■ Problem to solve
Each record is to be copied exactly as written.
:: Supplied records
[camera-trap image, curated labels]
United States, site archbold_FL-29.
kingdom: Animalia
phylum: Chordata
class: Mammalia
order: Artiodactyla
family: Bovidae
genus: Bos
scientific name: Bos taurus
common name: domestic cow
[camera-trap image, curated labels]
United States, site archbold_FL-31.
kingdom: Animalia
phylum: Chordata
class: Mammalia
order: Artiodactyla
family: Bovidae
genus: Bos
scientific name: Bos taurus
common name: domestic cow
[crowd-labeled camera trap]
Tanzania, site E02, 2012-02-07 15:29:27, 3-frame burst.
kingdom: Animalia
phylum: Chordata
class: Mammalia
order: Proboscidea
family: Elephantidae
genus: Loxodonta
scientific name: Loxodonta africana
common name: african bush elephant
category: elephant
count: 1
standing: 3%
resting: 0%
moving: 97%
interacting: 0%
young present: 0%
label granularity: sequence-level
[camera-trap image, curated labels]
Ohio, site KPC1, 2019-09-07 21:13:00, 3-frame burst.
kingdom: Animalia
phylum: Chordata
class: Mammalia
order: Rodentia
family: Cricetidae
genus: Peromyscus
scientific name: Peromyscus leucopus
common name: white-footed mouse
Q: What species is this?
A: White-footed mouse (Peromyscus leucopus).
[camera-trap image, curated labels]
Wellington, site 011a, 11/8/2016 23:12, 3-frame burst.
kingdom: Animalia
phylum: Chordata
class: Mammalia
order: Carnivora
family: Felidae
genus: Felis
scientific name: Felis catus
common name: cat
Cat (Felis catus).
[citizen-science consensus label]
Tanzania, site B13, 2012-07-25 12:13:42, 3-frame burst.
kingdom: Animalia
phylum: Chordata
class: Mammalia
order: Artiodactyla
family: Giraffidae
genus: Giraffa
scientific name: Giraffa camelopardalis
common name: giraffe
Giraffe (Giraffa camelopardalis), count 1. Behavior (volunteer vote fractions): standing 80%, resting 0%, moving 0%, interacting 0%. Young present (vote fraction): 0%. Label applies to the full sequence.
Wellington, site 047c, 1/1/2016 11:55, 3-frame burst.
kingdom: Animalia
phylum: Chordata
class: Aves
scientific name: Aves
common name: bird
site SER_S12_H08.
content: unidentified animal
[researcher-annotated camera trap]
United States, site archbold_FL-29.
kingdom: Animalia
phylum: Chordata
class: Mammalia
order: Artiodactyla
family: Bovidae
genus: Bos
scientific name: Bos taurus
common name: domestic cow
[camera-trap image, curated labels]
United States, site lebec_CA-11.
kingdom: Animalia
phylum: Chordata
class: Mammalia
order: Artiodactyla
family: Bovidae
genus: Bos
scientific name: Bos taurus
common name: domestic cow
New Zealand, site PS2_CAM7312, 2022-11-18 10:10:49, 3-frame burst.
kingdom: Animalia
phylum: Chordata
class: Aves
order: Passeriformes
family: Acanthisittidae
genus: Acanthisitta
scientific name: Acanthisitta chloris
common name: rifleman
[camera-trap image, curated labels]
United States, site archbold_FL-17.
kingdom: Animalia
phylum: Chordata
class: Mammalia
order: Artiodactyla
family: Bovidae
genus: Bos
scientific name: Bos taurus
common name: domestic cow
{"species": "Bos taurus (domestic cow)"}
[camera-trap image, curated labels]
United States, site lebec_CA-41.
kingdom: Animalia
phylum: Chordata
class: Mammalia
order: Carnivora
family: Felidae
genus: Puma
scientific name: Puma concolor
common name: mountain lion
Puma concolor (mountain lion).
::::
■ Response area
[camera-trap image, curated labels]
United States, site archbold_FL-29.
kingdom: Animalia
phylum: Chordata
class: Mammalia
order: Artiodactyla
family: Bovidae
genus: Bos
scientific name: Bos taurus
common name: domestic cow
[camera-trap image, curated labels]
United States, site archbold_FL-31.
kingdom: Animalia
phylum: Chordata
class: Mammalia
order: Artiodactyla
family: Bovidae
genus: Bos
scientific name: Bos taurus
common name: domestic cow
[crowd-labeled camera trap]
Tanzania, site E02, 2012-02-07 15:29:27, 3-frame burst.
kingdom: Animalia
phylum: Chordata
class: Mammalia
order: Proboscidea
family: Elephantidae
genus: Loxodonta
scientific name: Loxodonta africana
common name: african bush elephant
category: elephant
count: 1
standing: 3%
resting: 0%
moving: 97%
interacting: 0%
young present: 0%
label granularity: sequence-level
[camera-trap image, curated labels]
Ohio, site KPC1, 2019-09-07 21:13:00, 3-frame burst.
kingdom: Animalia
phylum: Chordata
class: Mammalia
order: Rodentia
family: Cricetidae
genus: Peromyscus
scientific name: Peromyscus leucopus
common name: white-footed mouse
Q: What species is this?
A: White-footed mouse (Peromyscus leucopus).
[camera-trap image, curated labels]
Wellington, site 011a, 11/8/2016 23:12, 3-frame burst.
kingdom: Animalia
phylum: Chordata
class: Mammalia
order: Carnivora
family: Felidae
genus: Felis
scientific name: Felis catus
common name: cat
Cat (Felis catus).
[citizen-science consensus label]
Tanzania, site B13, 2012-07-25 12:13:42, 3-frame burst.
kingdom: Animalia
phylum: Chordata
class: Mammalia
order: Artiodactyla
family: Giraffidae
genus: Giraffa
scientific name: Giraffa camelopardalis
common name: giraffe
Giraffe (Giraffa camelopardalis), count 1. Behavior (volunteer vote fractions): standing 80%, resting 0%, moving 0%, interacting 0%. Young present (vote fraction): 0%. Label applies to the full sequence.
Wellington, site 047c, 1/1/2016 11:55, 3-frame burst.
kingdom: Animalia
phylum: Chordata
class: Aves
scientific name: Aves
common name: bird
site SER_S12_H08.
content: unidentified animal
[researcher-annotated camera trap]
United States, site archbold_FL-29.
kingdom: Animalia
phylum: Chordata
class: Mammalia
order: Artiodactyla
family: Bovidae
genus: Bos
scientific name: Bos taurus
common name: domestic cow
[camera-trap image, curated labels]
United States, site lebec_CA-11.
kingdom: Animalia
phylum: Chordata
class: Mammalia
order: Artiodactyla
family: Bovidae
genus: Bos
scientific name: Bos taurus
common name: domestic cow
New Zealand, site PS2_CAM7312, 2022-11-18 10:10:49, 3-frame burst.
kingdom: Animalia
phylum: Chordata
class: Aves
order: Passeriformes
family: Acanthisittidae
genus: Acanthisitta
scientific name: Acanthisitta chloris
common name: rifleman
[camera-trap image, curated labels]
United States, site archbold_FL-17.
kingdom: Animalia
phylum: Chordata
class: Mammalia
order: Artiodactyla
family: Bovidae
genus: Bos
scientific name: Bos taurus
common name: domestic cow
{"species": "Bos taurus (domestic cow)"}
[camera-trap image, curated labels]
United States, site lebec_CA-41.
kingdom: Animalia
phylum: Chordata
class: Mammalia
order: Carnivora
family: Felidae
genus: Puma
scientific name: Puma concolor
common name: mountain lion
Puma concolor (mountain lion).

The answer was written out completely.